* [Lista de tarefas]
• a. Resuma o conto da degustação às cegas em duas frases.
• b. No conto da degustação às cegas, substitua "Merlot" por "Malbec" e reproduza tudo, desde "Paramos para um" até "um Bordeaux ordinário.".
• c. Prossiga com o conto da degustação às cegas a partir do ponto em que ele termina.

* [Texto fornecido]
Série Encontros Inusitados: (Re)encontro


Mrs Elizabeth Fleming McTarry, ou “M”, como ela mesmo assinava suas correspondências, havia me indicado um restaurante nos arredores de Londres onde havia uma confraria com degustações semanais e ofereceu seu carro para que eu fosse em seu lugar já que no dia do evento seu marido Ian ia ler para um publico seleto de editores e escritores um capítulo do seu novo livro: Cassino Royale.
Ao chegar, tomei meu lugar no restaurante onde participaria de uma degustação às cegas e não pude deixar de notar um inglês de perfil aquilino, alto, magro que sentara ao meu lado que sem preâmbulos me disse: Preciso de sua ajuda, não entendo absolutamente nada de vinhos apesar de ter acurada percepção olfativa. Nunca estive em uma prova de vinhos antes.

Éramos cinco. Depois de recebidas as fichas de avaliação começamos o ritual em profundo silêncio e concentração. Após as provas, vieram as considerações, uma a uma:

O primeiro, um francês, afirmou que o primeiro vinho era um Malbec da região de Cotes-du-Rhône da safra de 1997 com mais concentração tânica que o normal. O segundo ele considerou ser um Cabernet Sauvignon da região do Languedoc da safra de 1999 com talvez um corte de Shiraz, o terceiro vinho um assemblage de Vannières 1995. O quarto vinho era sem dúvida um Cabernet Franc e o quinto um Bordeaux com aromas de mofo.

O segundo A. Doyle, concordou que quinto vinho era um Bordeaux de baixa qualidade e que derveria ser evitado. Quanto ao assemblage, discordava, era Domainde d´Ott e não um Vannières. O primeiro vinho seria um Ventoux de safra medíocre e o segundo um Hermitage esplendido de 98.

O terceiro outro francês decepcionou a todos dizendo que eram apenas tintos simples de mesa.

Paramos para um típico "coffie brequê" , quando na volta meu colega inglês tomou a palavra e disse:

" O primeiro vinho, vinho de maciez admirável, boa concentração de tâninos de qualidade, aromas mentolados com toques de ervas é um Merlot. O Segundo é um assemblage com prováveis 65% de Shiraz em sua composição adicionados aos 15% de Crenache, 10% de Carignan e 10% de Cabernet Sauvignon. O terceiro vinho é experimental da uva Syraz feito sob microvinificação sem aromas definidos ainda, bastante jovem. Finalmente o quarto vinho é um Carbert Sauvignon de 1990, Cinsault, muito bem elaborado e de ótimo acabamento. O quinto vinho é realmente um Bordeaux ordinário.

* [Listagem]
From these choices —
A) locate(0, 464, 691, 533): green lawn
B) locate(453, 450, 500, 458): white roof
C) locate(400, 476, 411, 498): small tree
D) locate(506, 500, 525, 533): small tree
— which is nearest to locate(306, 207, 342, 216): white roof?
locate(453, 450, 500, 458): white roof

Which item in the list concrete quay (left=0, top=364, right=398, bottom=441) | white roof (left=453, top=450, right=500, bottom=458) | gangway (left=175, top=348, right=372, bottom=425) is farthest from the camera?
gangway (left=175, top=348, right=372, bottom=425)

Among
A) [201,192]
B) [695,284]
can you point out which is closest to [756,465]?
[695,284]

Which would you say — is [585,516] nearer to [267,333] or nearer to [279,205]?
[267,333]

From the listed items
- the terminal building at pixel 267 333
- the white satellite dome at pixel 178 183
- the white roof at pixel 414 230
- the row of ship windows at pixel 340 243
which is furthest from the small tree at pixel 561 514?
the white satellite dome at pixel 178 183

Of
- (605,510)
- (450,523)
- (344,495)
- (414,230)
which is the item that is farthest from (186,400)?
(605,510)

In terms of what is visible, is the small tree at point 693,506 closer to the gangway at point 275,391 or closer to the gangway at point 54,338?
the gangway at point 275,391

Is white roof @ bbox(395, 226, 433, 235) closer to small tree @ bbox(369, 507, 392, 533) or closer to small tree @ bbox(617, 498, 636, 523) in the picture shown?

==

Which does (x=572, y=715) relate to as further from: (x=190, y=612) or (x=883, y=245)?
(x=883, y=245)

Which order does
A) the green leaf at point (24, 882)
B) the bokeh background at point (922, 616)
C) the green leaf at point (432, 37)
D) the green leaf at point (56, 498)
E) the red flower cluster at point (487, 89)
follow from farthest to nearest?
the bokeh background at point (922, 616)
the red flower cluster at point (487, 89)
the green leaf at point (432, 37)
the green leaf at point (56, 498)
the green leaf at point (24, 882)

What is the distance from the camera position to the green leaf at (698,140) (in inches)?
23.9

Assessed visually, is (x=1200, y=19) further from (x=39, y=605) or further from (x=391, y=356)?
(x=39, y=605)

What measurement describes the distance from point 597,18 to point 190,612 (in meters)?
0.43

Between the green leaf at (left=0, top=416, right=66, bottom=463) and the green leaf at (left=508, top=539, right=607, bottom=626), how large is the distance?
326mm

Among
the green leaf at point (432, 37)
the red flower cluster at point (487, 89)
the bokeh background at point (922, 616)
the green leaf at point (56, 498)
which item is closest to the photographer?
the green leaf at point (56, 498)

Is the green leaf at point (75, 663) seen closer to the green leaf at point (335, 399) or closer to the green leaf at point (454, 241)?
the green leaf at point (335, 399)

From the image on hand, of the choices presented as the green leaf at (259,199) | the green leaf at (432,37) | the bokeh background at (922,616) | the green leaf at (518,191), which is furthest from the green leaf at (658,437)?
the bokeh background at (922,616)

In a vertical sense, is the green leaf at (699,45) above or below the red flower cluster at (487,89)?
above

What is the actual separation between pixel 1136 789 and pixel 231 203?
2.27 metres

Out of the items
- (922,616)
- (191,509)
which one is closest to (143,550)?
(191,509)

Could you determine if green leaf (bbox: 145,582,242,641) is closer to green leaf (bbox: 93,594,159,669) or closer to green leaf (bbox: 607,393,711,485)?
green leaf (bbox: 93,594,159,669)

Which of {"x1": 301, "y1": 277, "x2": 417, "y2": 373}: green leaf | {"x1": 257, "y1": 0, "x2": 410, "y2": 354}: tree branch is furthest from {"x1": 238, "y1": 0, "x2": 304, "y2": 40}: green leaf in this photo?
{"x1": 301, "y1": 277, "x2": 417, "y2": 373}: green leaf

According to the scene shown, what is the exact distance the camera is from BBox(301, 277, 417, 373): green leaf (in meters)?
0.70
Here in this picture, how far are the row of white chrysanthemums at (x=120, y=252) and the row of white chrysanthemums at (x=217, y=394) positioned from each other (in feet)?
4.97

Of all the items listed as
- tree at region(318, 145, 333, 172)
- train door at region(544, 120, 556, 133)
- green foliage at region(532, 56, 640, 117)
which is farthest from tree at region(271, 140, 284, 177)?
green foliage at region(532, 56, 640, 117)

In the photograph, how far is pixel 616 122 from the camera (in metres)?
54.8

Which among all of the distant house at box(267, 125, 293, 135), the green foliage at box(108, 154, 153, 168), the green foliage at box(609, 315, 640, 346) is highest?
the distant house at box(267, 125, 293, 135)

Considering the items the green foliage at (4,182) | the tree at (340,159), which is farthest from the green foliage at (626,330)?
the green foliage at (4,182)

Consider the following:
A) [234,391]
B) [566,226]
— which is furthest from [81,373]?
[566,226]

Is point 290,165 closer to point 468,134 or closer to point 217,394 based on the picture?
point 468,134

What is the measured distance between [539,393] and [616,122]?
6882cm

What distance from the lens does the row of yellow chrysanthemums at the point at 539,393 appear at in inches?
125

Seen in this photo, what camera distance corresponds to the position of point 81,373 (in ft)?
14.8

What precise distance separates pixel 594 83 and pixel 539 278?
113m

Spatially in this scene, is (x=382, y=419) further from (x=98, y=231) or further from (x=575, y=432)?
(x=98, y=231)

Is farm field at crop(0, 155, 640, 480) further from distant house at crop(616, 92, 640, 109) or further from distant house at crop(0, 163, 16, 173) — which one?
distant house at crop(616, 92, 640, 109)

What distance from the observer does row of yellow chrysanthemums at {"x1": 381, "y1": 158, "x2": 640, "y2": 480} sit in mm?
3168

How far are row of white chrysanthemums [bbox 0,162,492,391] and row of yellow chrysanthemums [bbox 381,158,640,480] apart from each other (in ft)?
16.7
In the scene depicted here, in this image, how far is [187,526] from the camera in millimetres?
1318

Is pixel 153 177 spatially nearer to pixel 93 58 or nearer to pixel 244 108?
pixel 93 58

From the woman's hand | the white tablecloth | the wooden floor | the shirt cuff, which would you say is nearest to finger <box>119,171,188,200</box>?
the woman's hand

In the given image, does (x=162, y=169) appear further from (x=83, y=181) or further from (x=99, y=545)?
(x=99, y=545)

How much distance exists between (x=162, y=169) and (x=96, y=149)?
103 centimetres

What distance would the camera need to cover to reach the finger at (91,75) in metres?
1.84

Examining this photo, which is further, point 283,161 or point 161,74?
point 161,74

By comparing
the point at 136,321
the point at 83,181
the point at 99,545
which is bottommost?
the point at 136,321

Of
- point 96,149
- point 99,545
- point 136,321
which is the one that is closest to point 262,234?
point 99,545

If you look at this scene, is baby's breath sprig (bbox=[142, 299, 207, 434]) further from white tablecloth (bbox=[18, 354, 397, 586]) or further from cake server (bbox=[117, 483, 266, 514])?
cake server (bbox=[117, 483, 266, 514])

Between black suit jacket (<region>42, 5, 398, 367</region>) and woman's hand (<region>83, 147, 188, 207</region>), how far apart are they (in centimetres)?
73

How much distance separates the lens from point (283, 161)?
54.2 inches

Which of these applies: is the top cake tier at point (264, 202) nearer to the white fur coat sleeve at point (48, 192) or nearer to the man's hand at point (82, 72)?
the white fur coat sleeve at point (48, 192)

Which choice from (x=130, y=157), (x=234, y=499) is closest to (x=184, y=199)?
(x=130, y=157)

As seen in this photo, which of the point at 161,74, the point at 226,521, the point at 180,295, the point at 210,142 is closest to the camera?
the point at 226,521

* [Resultados em ordem]
• a. Por indicação de Mrs Elizabeth Fleming McTarry, quem narra vai a um restaurante nos arredores de Londres para uma degustação às cegas, onde um inglês alto e magro, que nunca estivera em uma prova de vinhos, lhe pede ajuda. Os cinco participantes avaliam os vinhos: um francês, A. Doyle e outro francês apresentam suas conclusões, e, após uma pausa para o café, o inglês descreve cada vinho em detalhe, afirmando que o quinto é realmente um Bordeaux ordinário.

• b.
Paramos para um típico "coffie brequê" , quando na volta meu colega inglês tomou a palavra e disse:

" O primeiro vinho, vinho de maciez admirável, boa concentração de tâninos de qualidade, aromas mentolados com toques de ervas é um Malbec. O Segundo é um assemblage com prováveis 65% de Shiraz em sua composição adicionados aos 15% de Crenache, 10% de Carignan e 10% de Cabernet Sauvignon. O terceiro vinho é experimental da uva Syraz feito sob microvinificação sem aromas definidos ainda, bastante jovem. Finalmente o quarto vinho é um Carbert Sauvignon de 1990, Cinsault, muito bem elaborado e de ótimo acabamento. O quinto vinho é realmente um Bordeaux ordinário.

• c.
Com exceção do Bordeaux todos são de Languedoc, Village Saint-Efigênia, produzidos por M Blackwood, nosso companheiro aqui presente."

Entusiasmados, aplaudimos de pé.

Dando uma carona pra ele no carro de Ms Fleming, depois de meus incansáveis apelos ele explicou: Quando percebi que Blackwood era um produtor, aproveitei o intervalo e acessei via o site da vinícola. Como ele só tinha quatro vinhos eu deduzi que um dos vinhos não era dele e como ninguém é estúpido de levar um vinho melhor que os seus, só podia ser o Bordeaux que os outros degustadores haviam identificado ao notar o aroma de mofo. Depois disto, usando as fichas técnicas, foi fácil identificar os quatro pelos aromas, que como você sabe é minha especialidade.

Você disse que pelas unhas, pelos dedos, pela roupa e pelo sotaque, consegue identificar uma pessoa, mas Blackwood é um homem de mãos finas, sotaque parisiense, ruivo e alto, bem típico do norte da França. Como é que você descobriu que ele era um produtor?

“Elementar meu caro, ele era o único que parecia não entender de vinho"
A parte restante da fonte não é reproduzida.